===== Document excerpt

Biography of Johann Friedrich Blumenbach

Physician, anthropologist, naturalist, physiologist, historian and bibliographer, Johann Friedrich Blumenbach is generally regarded as the founder of physical and scientific anthropology. He first used the word ”race” in 1775 to classify humans into five divisions: Caucasian, Mongolian, Ethiopian, American, and Malay. Blumenbach also coined the term "Caucasian" because he believed that the Caucasus region of Asia Minor produced "the most beautiful race of men". Both Carl von Linné (1707-1778) and Blumenbach stated that humans are one species, and the latter remarked on the arbitrary nature of his proposed categories. Blumenbach was also one of the founders of comparative anatomy and the first to lecture on the topic.

Blumenbach was born into a cultured, wealthy Protestant family. His father, Heinrich, was prorector - assistant headmaster - and professor at the Gymnasium Ernestinum in Gotha. His mother, Charlotte Eleonore Hedwig Buddeus, was the daughter of a high government official in Gotha and the granddaughter of a Jena theologian. Thus, from a very early age, Blumenbach was exposed to both literature and natural science.

After completing his Gymnasium studies in 1769, he first attended the University of Jena in 1769 to study medicine. Here he attended the lectures of the mineralogist Johann Ernst Immanuel Walch, the author of Naturgeschichte der Versteinerungen, which interested him in the study of fossils.

==========

Exercise set
1. In the Blumenbach biography, rewrite the paragraph beginning "Blumenbach was born into a cultured" as a short bulleted list that keeps its main facts.
2. According to the Blumenbach biography, in what year did Blumenbach first use the word "race" to classify humans?
3. Carry on the Blumenbach biography from its last sentence, writing in the same style.
None of the stored dataset items are needed here.

===== Recorded information

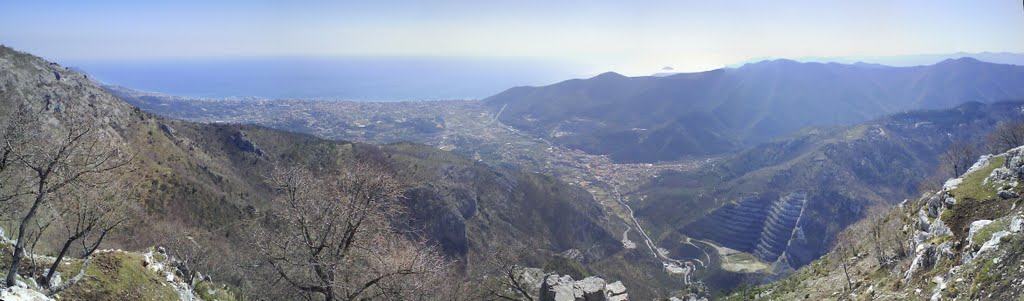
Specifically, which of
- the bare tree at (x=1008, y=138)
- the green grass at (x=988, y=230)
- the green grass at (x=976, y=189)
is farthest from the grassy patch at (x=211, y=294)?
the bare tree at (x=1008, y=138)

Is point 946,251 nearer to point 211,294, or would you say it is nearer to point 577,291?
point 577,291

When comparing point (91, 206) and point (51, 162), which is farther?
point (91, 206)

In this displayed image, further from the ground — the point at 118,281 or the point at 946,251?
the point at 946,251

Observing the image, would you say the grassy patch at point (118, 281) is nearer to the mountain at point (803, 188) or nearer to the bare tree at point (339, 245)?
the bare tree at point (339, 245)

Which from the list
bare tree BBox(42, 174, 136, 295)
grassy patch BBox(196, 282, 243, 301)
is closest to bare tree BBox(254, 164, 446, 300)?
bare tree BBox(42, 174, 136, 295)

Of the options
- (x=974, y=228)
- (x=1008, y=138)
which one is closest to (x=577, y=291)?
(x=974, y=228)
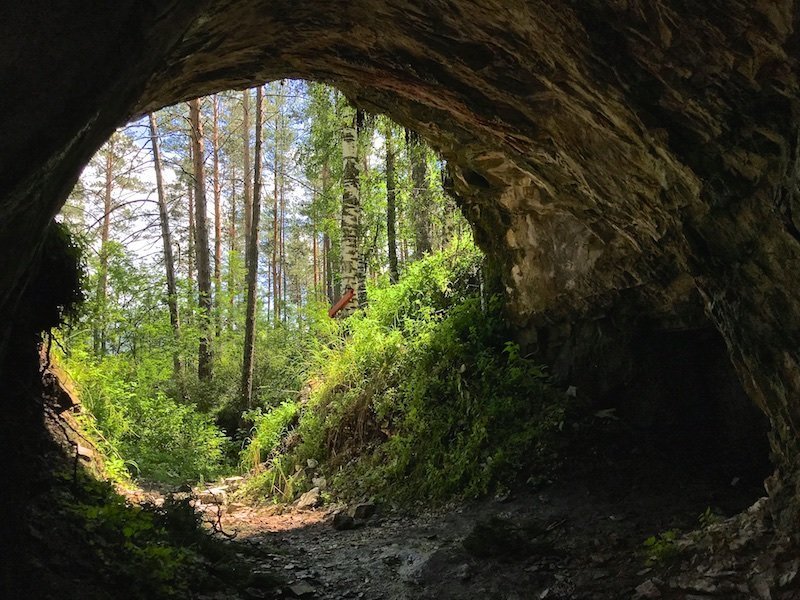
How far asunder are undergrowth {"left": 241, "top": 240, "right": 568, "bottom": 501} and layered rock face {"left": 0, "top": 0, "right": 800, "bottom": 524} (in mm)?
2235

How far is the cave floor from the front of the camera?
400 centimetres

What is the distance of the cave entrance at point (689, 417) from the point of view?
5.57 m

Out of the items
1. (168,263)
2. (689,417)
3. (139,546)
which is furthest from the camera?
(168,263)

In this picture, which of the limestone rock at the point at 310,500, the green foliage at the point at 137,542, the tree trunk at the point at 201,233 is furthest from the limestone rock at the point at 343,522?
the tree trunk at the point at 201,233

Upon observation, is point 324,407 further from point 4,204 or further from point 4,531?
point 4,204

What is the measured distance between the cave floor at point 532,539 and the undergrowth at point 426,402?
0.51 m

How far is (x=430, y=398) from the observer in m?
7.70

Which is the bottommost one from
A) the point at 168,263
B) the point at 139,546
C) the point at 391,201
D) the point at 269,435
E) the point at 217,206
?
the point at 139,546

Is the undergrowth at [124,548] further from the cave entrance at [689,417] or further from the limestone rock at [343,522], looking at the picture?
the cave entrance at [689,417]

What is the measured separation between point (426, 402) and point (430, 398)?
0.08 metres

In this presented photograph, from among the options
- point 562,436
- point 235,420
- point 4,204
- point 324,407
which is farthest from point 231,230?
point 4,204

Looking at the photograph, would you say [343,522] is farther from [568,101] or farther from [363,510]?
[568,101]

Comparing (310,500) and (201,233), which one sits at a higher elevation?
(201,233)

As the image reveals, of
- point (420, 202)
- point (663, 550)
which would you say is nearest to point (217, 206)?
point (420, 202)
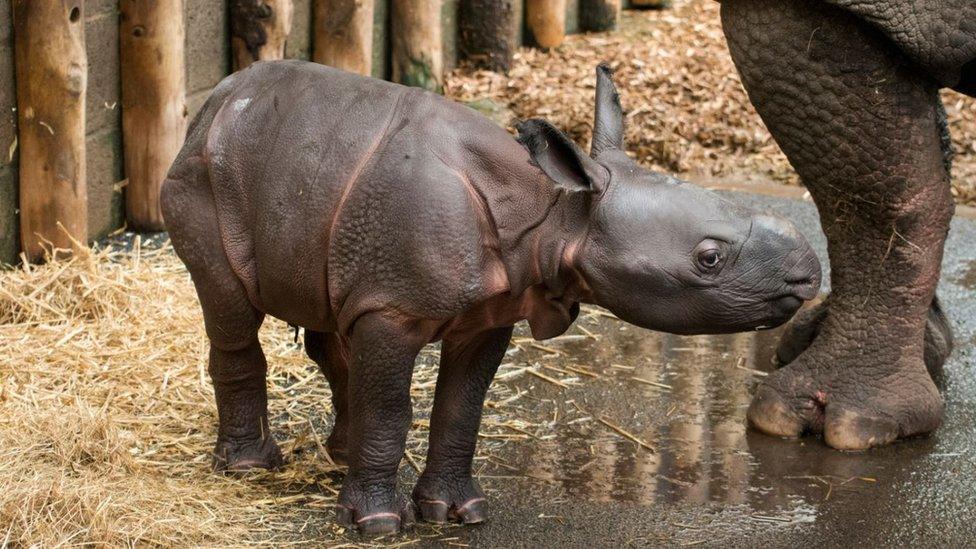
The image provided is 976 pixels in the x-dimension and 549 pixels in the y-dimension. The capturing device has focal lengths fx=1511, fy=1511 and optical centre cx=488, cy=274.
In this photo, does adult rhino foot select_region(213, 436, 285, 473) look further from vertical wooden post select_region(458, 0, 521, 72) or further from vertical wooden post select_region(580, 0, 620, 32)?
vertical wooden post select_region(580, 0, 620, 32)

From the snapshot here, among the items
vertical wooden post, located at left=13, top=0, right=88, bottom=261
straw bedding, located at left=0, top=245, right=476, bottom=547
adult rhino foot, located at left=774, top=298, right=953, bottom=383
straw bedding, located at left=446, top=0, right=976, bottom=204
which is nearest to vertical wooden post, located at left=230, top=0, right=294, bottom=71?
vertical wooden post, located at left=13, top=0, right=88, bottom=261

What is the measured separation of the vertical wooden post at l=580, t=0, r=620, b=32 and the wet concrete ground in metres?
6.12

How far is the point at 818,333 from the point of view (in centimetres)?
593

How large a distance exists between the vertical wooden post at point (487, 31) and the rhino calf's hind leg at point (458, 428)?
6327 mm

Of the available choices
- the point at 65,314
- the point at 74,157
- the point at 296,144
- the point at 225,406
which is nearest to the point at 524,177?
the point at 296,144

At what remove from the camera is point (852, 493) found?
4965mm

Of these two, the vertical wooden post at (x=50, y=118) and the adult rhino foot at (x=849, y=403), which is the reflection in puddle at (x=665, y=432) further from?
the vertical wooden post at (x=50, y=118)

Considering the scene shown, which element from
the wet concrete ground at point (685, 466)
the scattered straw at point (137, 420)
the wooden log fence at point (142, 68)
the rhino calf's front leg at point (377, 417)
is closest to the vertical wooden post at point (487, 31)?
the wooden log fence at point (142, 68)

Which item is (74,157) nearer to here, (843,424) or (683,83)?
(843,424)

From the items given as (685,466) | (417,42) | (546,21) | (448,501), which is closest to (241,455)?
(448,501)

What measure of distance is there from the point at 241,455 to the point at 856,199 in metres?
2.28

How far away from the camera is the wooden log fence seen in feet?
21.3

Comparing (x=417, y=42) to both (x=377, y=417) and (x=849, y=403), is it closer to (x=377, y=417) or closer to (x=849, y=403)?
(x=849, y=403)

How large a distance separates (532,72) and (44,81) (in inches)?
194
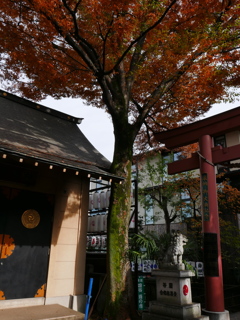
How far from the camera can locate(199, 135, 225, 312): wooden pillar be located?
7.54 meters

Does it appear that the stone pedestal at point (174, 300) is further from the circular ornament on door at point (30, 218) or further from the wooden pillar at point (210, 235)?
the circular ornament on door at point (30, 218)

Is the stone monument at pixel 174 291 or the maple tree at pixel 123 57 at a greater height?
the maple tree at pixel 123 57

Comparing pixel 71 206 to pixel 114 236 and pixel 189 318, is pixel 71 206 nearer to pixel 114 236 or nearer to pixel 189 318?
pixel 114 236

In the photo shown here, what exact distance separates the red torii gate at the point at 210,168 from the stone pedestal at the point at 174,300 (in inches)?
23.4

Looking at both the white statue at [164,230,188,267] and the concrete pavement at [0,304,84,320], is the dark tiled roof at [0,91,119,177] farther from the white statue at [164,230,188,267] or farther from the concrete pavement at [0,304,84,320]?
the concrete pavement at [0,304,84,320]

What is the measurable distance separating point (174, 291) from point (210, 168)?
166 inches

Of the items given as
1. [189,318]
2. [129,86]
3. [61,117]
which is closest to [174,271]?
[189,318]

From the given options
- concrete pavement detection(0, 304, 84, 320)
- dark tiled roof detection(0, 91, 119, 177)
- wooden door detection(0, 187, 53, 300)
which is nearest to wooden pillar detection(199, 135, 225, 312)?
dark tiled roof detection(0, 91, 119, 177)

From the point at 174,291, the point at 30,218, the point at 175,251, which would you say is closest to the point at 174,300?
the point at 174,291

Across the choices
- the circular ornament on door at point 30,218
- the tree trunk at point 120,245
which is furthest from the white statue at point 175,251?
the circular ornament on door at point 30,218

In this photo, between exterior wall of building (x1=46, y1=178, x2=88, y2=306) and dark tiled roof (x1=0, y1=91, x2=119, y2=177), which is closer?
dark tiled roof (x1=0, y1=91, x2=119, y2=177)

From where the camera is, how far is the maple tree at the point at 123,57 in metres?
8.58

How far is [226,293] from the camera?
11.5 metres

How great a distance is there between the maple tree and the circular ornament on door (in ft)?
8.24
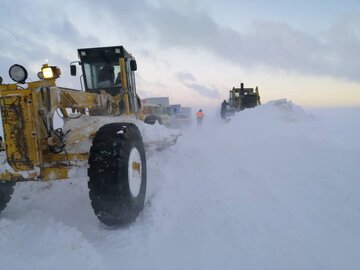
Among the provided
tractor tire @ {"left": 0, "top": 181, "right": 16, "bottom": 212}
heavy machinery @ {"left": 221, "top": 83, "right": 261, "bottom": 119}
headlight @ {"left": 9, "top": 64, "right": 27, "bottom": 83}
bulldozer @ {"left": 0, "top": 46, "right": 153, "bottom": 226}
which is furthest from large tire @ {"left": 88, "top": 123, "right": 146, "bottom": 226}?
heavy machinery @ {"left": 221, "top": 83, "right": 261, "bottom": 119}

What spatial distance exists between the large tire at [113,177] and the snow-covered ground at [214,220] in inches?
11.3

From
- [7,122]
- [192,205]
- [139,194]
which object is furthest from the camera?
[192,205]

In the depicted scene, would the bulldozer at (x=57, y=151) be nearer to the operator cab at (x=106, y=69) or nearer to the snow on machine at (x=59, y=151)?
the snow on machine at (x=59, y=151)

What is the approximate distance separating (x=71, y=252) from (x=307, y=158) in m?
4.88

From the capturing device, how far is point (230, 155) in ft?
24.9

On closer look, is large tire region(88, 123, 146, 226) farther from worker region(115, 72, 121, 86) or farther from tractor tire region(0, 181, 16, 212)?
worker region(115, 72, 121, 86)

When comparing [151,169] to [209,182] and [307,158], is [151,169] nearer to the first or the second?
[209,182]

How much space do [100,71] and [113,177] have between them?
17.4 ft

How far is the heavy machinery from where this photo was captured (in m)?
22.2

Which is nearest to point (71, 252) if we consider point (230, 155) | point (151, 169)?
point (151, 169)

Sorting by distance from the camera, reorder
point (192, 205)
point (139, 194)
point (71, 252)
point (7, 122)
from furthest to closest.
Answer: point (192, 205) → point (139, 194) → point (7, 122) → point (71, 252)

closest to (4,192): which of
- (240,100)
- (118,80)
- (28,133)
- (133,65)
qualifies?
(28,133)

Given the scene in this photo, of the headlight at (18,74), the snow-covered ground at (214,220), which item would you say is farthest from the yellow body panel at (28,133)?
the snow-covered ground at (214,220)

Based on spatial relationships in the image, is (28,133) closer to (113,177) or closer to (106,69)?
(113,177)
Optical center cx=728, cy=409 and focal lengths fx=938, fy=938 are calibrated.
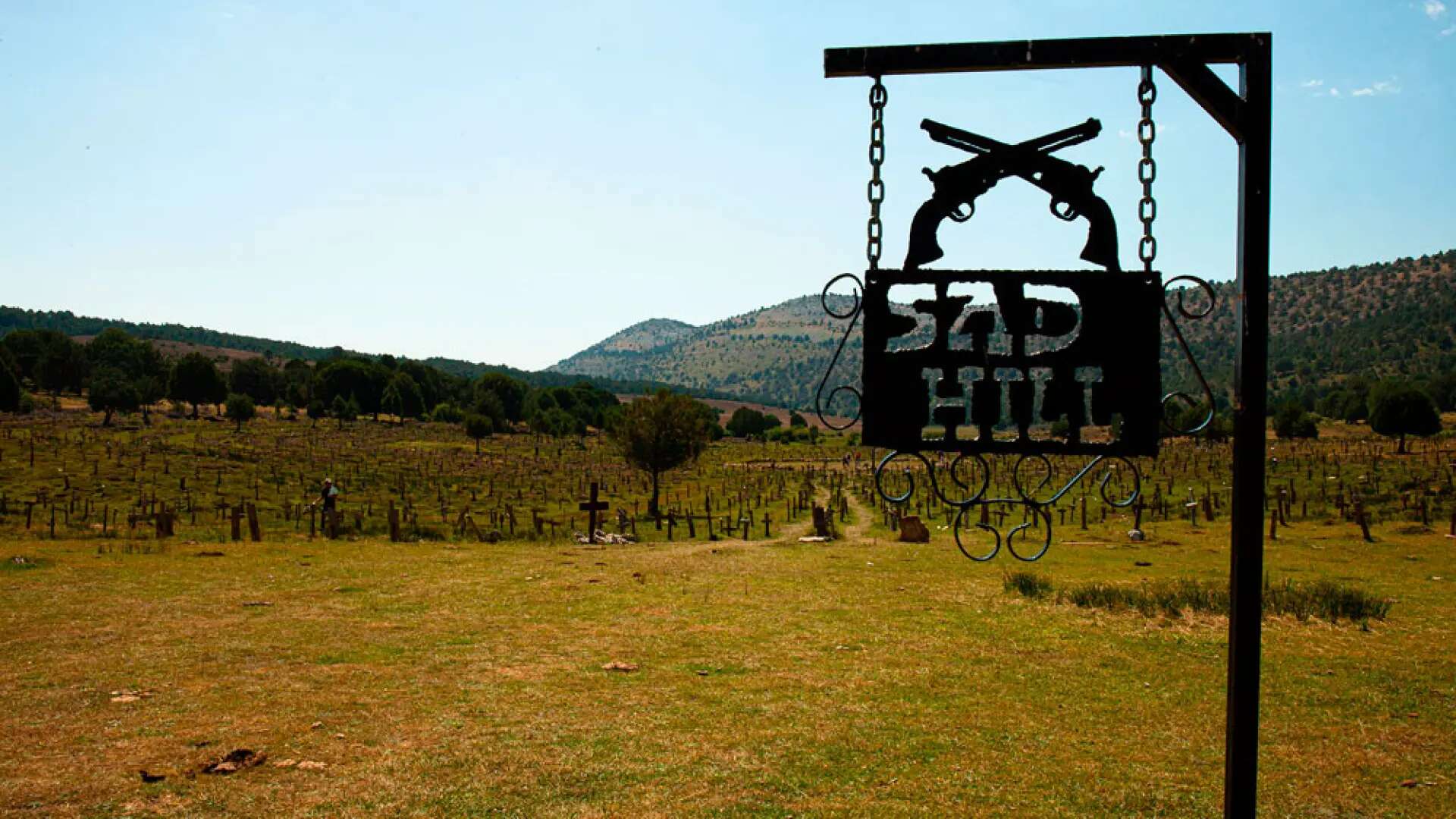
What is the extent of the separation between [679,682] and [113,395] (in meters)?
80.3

==========

Outputs in order
1.
- Family: cultured, wealthy, and Protestant
- Father: Heinrich, prorector (assistant headmaster) and professor at the Gymnasium Ernestinum in Gotha
- Mother: Charlotte Eleonore Hedwig Buddeus, daughter of a high government official in Gotha and granddaughter of a Jena theologian
- Result: early exposure to both literature and natural science

2. 1775

3.
Soon, however, he changed to Göttingen where professor Christian W. Büttner, an omniscient eccentric renowned for his linguistic skills, after a sustained pause restarted his conversatorium on natural history. Büttner’s vivid accounts of travel and foreign peoples, occasioned his doctoral dissertation, and gave him the impetus to start his widely admired anthropological-ethnographic collection. His dissertation, De generis humani varietate nativa liber, which became world famous and is considered one of the basic works on anthropology. He was conferred doctor of medicine at the University of Göttingen on September 18, 1775 and already on October 33 that year held his first lecture.

Blumenbach joined the faculty of the University of Göttingen as curator of the natural history collection and extraordinary professor in February 1776, in November 1778 full professor of medicine, holding that position until his death in 1840.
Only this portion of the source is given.